Einige Unternehmen, die ihr Gerät mit israelischen Komponenten ausstatten, haben entsprechende Teile verhüllt. Am Stand von General Dynamics hängt Flecktarn über den Panzern. Andere zeigen israelische Teile offen. Auf dem Gelände fänden Kontrollgänge statt, sagte ein Industrieller. Doch auch hier äußerte man sich lieber nicht öffentlich.
Die Ukraine wirbt um Investitionen. Dem Staat und privaten, einheimischen Unternehmen fehlt Kapital, die eigene Wirtschaft und Rüstungsindustrie am Laufen zu halten – und vor allem unabhängiger von westlichen militärischen Lieferungen zu werden. “Ich appelliere an die Unternehmen, mit ihren Investitionen in der Ukraine nicht bis zum Ende des Krieges zu warten. Fangen Sie jetzt an”, sagte der ukrainische Außenminister Dmytro Kuleba auf der Ukraine-Wiederaufbaukonferenz vergangene Woche.
Zwar sind viele der deutschen Unternehmen aus dem zivilen Bereich, die bereits vor dem Krieg in der Ukraine tätig waren, geblieben. Einige Rüstungsunternehmen bauen Werke in der Ukraine neu auf. Mit Rheinmetall, dem Flensburger Fahrzeugbauer FFG und dem Drohnenhersteller Quantum Systems haben bereits deutsche Rüstungsfirmen einen Teil ihrer Produktion in die Ukraine verlegt. Auch der türkische Drohnenhersteller Baykar baut nach eigenen Angaben ein Werk auf, der britische Waffenproduzent BAE Systems hat nach Angaben des Ministeriums für strategische Industrien zumindest ein Büro in der Ukraine eröffnet. Beim Panzerhersteller KNDS gebe es ähnliche Überlegungen.

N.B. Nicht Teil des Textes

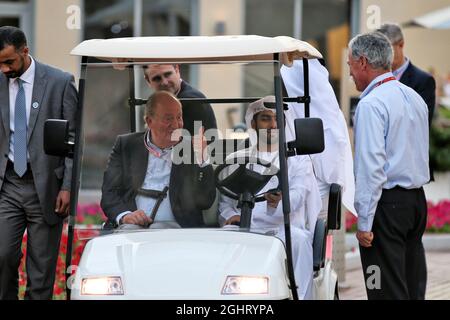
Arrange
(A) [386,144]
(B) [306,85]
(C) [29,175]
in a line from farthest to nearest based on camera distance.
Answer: (C) [29,175]
(B) [306,85]
(A) [386,144]

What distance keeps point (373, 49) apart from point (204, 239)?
1.82 m

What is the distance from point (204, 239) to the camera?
5.08 meters

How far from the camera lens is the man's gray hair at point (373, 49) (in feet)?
20.3

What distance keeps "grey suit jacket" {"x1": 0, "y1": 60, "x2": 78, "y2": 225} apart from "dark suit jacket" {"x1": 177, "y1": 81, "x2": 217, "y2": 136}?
849 mm

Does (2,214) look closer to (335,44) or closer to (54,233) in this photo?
(54,233)

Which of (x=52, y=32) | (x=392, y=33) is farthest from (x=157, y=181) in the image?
(x=52, y=32)

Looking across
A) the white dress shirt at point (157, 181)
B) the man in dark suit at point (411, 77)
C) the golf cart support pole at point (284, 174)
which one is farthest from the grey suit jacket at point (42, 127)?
the man in dark suit at point (411, 77)

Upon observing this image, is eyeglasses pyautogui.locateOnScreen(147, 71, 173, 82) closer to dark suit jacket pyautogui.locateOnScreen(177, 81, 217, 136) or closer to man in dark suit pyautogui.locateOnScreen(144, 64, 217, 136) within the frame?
man in dark suit pyautogui.locateOnScreen(144, 64, 217, 136)

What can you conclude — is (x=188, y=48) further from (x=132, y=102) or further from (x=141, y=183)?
(x=132, y=102)

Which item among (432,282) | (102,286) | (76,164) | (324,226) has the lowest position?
(432,282)

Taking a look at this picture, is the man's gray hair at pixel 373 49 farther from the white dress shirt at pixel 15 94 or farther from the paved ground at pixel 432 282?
the paved ground at pixel 432 282

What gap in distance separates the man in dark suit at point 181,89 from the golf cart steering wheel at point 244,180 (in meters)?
0.36

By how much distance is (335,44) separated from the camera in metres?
15.5
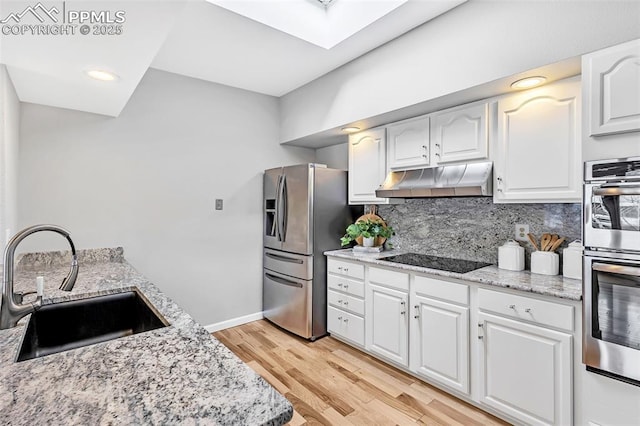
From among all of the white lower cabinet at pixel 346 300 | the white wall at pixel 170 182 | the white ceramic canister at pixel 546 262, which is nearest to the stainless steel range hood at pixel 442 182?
the white ceramic canister at pixel 546 262

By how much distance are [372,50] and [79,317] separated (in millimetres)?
2684

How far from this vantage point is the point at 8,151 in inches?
75.2

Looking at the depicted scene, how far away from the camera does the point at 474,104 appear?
2.30 m

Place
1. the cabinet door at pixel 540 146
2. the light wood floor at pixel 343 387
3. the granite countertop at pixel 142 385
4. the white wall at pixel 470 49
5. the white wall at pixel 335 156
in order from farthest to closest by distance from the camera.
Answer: the white wall at pixel 335 156 < the light wood floor at pixel 343 387 < the cabinet door at pixel 540 146 < the white wall at pixel 470 49 < the granite countertop at pixel 142 385

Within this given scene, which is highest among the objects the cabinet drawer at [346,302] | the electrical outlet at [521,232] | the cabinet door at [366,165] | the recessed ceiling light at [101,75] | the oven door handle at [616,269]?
the recessed ceiling light at [101,75]

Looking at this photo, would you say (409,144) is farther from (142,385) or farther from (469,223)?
(142,385)

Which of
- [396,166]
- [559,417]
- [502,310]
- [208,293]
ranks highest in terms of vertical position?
[396,166]

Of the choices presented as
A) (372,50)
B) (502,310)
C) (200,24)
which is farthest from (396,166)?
(200,24)

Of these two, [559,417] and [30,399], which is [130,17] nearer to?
[30,399]

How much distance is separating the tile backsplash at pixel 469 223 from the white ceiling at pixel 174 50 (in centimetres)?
145

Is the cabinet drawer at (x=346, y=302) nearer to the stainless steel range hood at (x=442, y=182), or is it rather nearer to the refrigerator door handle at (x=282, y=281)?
the refrigerator door handle at (x=282, y=281)

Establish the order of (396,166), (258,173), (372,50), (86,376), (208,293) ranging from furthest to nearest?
(258,173)
(208,293)
(396,166)
(372,50)
(86,376)

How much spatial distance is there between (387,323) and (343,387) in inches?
23.3

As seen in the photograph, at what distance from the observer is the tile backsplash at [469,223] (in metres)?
2.21
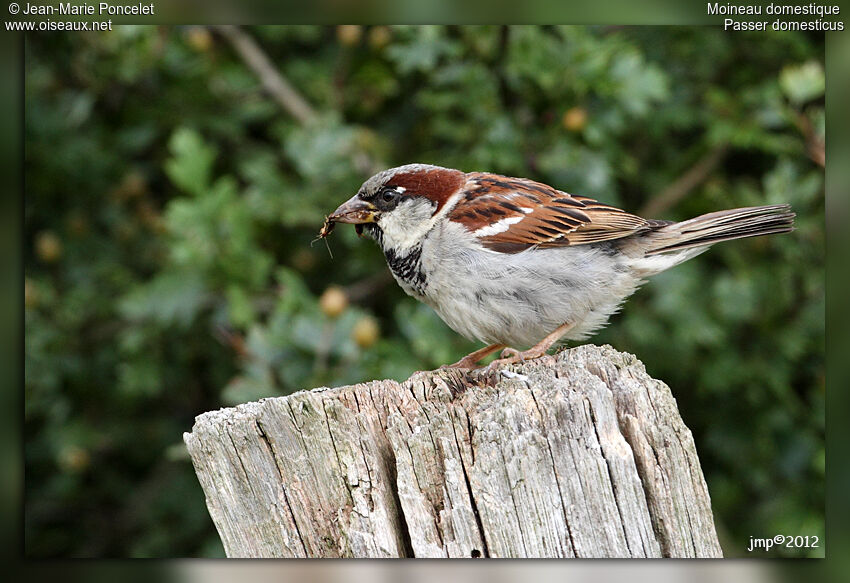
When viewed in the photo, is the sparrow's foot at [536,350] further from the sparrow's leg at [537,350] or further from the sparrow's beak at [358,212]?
the sparrow's beak at [358,212]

Doch viele weitere Interessenten zögern. Die ständige Gefahr, Ziel russischer Raketen zu werden, ist dabei aber nur ein Faktor. Dieses Risiko sei berechenbar, sagt der Sicherheitsexperte Friedrich-Christian Haas, Geschäftsführer der AKE Group. Er berät Unternehmen vor allem aus dem zivilen Sektor, die in Krisen- oder Kriegsgebieten investieren wollen. Es gebe viele Gegenden im Westen der Ukraine, die noch nie angegriffen wurden. “Man sollte sein Werk nicht gerade neben Güterbahnhöfen oder einem Kraftwerk oder sonstiger Kritischer Infrastruktur aufbauen, und lieber längere Logistikwege in Kauf nehmen”, sagt Haas.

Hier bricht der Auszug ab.